YOUR OBJECTIVE: After finding "EVA GLITTER ARGENTO 40*60CMHQ" in the data, write out its line and all following lines without change, up to and including the last one. Leave out pictures.

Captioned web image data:
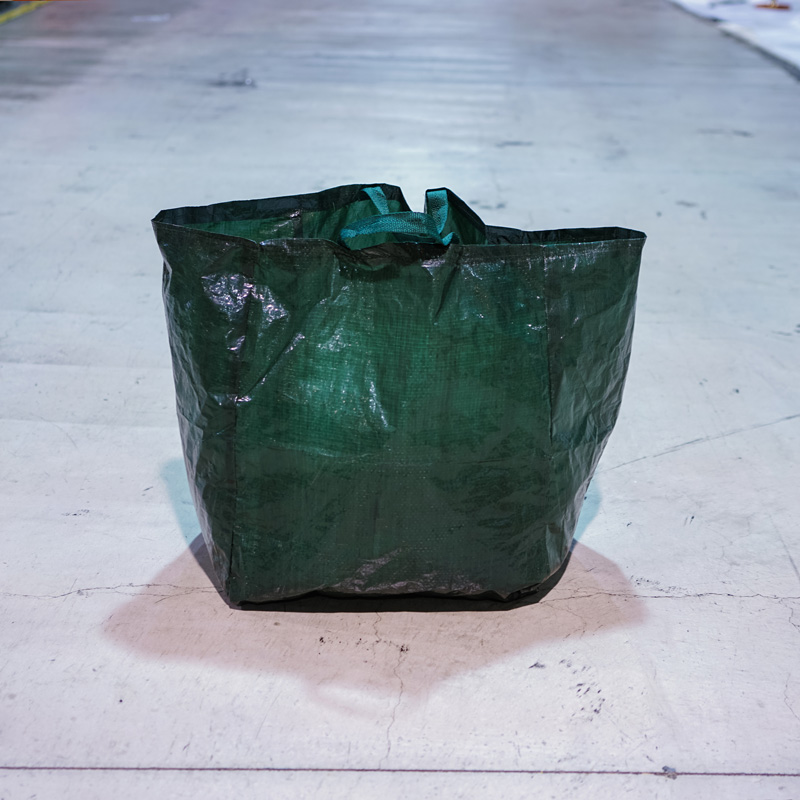 UK GARDEN BAG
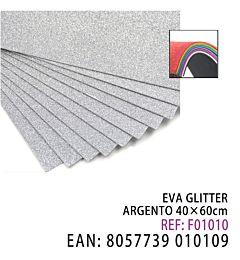 EVA GLITTER ARGENTO 40*60CMHQ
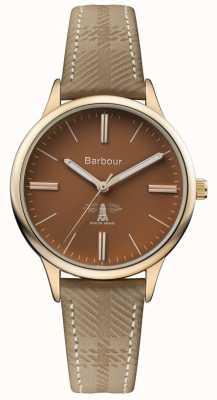 Barbour Męski pasek brązowy brązowy skórzany pasek z brązową tarczą BB058BRKH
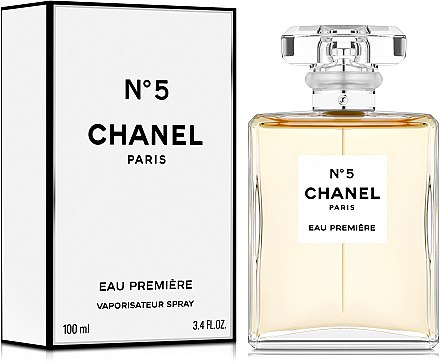 Chanel N5 Eau Premiere - Парфюмна вода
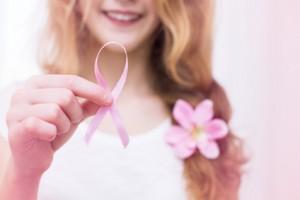 cancer recovery program st clair west toronto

WRITTEN SOLUTION:
 EVA GLITTER ARGENTO 40*60CMHQ
 Barbour Męski pasek brązowy brązowy skórzany pasek z brązową tarczą BB058BRKH
 Chanel N5 Eau Premiere - Парфюмна вода
 cancer recovery program st clair west toronto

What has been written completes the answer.